Let's make some gluten-free Szechuan Beef!
INGREDIENTS:
- 4 lbs sirloin steak, sliced thin (or pre-cut is available)
- 2 large celery stalks
- 2 (10 oz.) bags shredded carrots
- 10 green onions
- 1 cup oil
- 1 cup cornstarch
- 1/4 cup sesame oil
Sauce:
- 1 cup soy sauce, gluten-free
- 1/4 cup sriracha sauce
- 1/4 cup rice wine vinegar
- 3/4 cup brown sugar
- 4 tbsp. garlic powder
- 2 tsp. ground ginger
- 1 tbsp. chili garlic sauce
- 1 tsp. 5 spice
Optional: rice
DIRECTIONS:
- Julien celery stalks. Slice onion into 1/2 inch pieces. Place in large bowl. Add shredded carrots. Set aside.
- Cut steak into 1/4 inch strips.
- In a large mixing bowl, add all ingredients for sauce. Mix well.
- Add beef to sauce. Let marinade.
- Heat the oil in the wok to medium/high.
- Place cornstarch on plate. Take beef out of sauce and dredge beef pieces thoroughly, making sure every piece is coated. Add beef to oil. Fry until crispy (this is really fast just a couple of minutes). Remove and drain on paper towel. Set aside the leftover sauce.

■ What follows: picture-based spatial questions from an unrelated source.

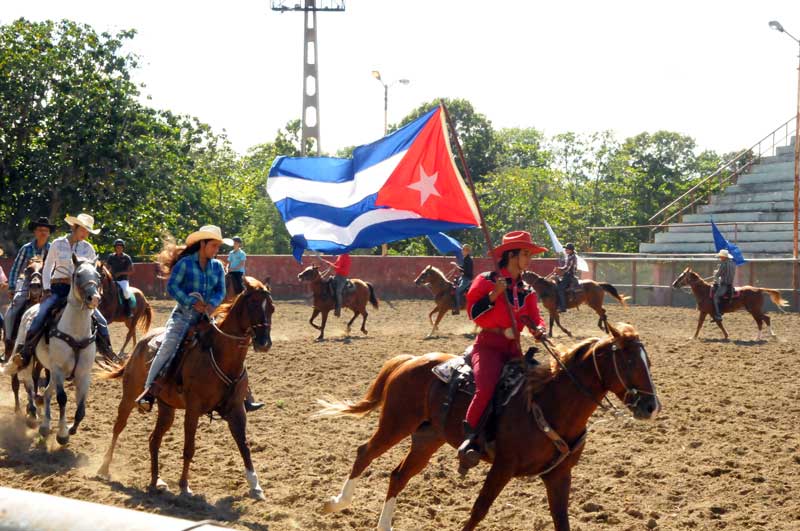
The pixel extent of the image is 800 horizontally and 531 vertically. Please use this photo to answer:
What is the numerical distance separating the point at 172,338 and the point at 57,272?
2.72 metres

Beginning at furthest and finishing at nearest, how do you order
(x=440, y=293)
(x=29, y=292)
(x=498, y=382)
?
(x=440, y=293)
(x=29, y=292)
(x=498, y=382)

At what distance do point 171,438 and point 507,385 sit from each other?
481 centimetres

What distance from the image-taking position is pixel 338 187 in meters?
9.14

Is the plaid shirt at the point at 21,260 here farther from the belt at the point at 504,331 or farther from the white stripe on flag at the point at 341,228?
the belt at the point at 504,331

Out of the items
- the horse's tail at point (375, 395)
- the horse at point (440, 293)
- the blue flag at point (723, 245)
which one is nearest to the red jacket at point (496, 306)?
the horse's tail at point (375, 395)

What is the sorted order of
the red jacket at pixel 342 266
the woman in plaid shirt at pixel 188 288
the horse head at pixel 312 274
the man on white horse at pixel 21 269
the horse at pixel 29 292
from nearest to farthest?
the woman in plaid shirt at pixel 188 288, the horse at pixel 29 292, the man on white horse at pixel 21 269, the red jacket at pixel 342 266, the horse head at pixel 312 274

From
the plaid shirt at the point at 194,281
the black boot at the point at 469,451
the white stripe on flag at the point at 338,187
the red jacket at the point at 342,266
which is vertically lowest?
the black boot at the point at 469,451

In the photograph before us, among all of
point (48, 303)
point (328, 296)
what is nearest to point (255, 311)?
point (48, 303)

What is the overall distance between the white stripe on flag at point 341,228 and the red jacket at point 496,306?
6.67 ft

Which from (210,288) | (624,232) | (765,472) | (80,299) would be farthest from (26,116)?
(624,232)

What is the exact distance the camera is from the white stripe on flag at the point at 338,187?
336 inches

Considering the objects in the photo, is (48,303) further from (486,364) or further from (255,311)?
(486,364)

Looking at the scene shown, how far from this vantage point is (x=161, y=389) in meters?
7.62

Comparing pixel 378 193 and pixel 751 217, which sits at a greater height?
pixel 751 217
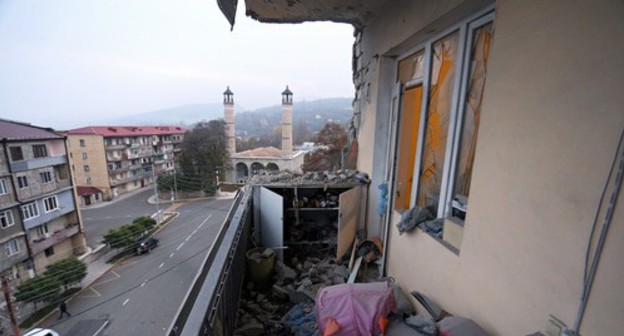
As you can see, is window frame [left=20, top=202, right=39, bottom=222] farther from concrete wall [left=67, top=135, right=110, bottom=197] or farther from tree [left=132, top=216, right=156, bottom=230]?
concrete wall [left=67, top=135, right=110, bottom=197]

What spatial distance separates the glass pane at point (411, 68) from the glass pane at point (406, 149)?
17cm

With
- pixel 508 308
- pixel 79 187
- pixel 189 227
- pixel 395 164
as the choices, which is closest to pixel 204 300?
pixel 508 308

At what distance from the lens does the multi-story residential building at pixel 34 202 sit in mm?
8844

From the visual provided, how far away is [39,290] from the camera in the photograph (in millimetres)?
7992

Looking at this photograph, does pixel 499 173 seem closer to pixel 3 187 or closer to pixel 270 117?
pixel 3 187

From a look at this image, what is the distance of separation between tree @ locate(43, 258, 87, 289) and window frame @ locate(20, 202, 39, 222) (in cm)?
254

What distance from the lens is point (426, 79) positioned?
7.82 ft

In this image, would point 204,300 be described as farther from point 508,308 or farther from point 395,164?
point 395,164

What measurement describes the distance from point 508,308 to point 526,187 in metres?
0.64

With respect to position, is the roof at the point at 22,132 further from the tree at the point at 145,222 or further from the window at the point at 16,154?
the tree at the point at 145,222

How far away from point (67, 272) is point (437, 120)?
1219 cm

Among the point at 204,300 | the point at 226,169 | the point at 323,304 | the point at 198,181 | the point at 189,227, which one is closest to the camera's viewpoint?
the point at 204,300

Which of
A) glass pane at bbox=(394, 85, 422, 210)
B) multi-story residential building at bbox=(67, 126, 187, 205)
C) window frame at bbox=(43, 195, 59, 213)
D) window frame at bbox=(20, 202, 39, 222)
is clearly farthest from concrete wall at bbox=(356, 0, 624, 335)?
multi-story residential building at bbox=(67, 126, 187, 205)

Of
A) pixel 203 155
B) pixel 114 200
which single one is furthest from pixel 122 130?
pixel 203 155
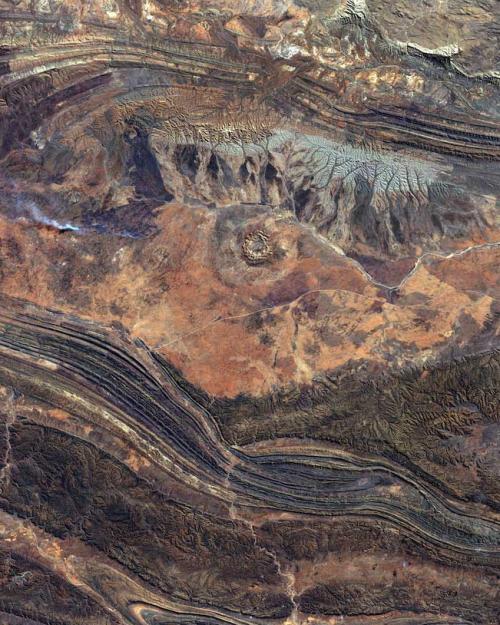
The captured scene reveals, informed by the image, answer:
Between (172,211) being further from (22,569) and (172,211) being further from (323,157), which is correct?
(22,569)

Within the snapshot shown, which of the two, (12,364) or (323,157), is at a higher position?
(323,157)

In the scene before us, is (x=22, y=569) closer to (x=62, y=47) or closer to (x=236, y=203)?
(x=236, y=203)

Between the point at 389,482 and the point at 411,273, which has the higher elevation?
the point at 411,273

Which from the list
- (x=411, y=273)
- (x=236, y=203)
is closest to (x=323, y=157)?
(x=236, y=203)

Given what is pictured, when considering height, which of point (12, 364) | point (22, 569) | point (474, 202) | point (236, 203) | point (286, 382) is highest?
point (474, 202)

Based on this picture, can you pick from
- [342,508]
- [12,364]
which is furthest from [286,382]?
[12,364]

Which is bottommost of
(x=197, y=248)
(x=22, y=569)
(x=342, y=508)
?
(x=22, y=569)
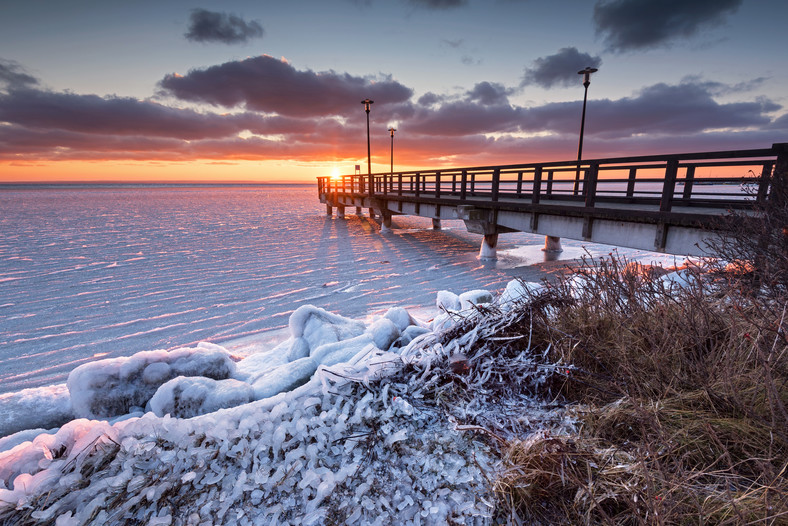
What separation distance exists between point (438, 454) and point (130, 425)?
73.9 inches

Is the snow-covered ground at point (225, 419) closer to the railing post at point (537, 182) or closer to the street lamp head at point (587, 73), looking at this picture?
the railing post at point (537, 182)

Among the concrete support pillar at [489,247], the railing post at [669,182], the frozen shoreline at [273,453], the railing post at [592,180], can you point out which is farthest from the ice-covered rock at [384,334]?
the concrete support pillar at [489,247]

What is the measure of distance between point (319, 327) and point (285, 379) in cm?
104

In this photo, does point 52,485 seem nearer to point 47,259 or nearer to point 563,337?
point 563,337

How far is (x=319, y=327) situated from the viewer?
13.2 feet

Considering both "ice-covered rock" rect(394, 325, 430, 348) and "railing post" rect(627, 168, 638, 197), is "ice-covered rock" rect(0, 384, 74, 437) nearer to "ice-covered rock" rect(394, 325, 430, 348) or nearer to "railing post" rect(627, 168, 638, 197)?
"ice-covered rock" rect(394, 325, 430, 348)

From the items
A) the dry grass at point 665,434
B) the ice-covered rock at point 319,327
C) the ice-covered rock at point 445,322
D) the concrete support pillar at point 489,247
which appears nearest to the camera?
the dry grass at point 665,434

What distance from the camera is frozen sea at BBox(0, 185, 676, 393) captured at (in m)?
5.40

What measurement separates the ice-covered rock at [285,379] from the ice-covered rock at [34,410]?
5.17 ft

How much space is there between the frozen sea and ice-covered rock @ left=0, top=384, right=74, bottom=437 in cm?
162

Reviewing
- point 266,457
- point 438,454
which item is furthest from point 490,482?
point 266,457

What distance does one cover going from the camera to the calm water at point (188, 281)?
5418 mm

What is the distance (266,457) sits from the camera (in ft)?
6.40

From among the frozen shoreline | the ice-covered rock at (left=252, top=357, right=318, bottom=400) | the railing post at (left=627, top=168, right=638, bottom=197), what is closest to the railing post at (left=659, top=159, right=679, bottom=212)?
the railing post at (left=627, top=168, right=638, bottom=197)
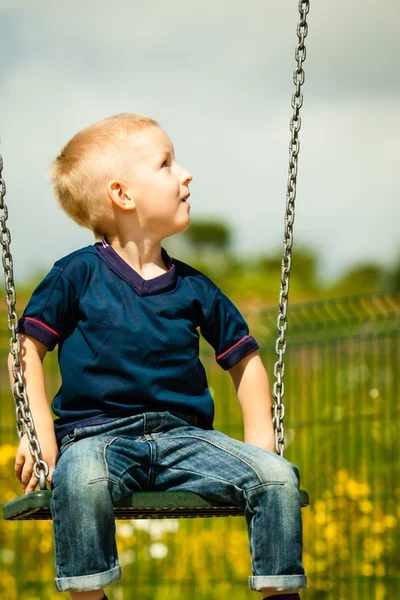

- Drain the leftover oil. Wipe out wok with paper towel. Add sesame oil, heat to medium to high heat. Add vegetables. Stir for about a minute.
- Add leftover sauce to vegetables. Stir for about a minute.
- Add beef back and combine with vegetables. Stir well for about a minute.
VIOLA!
We have gluten free Szechuan Beef. Serve with rice.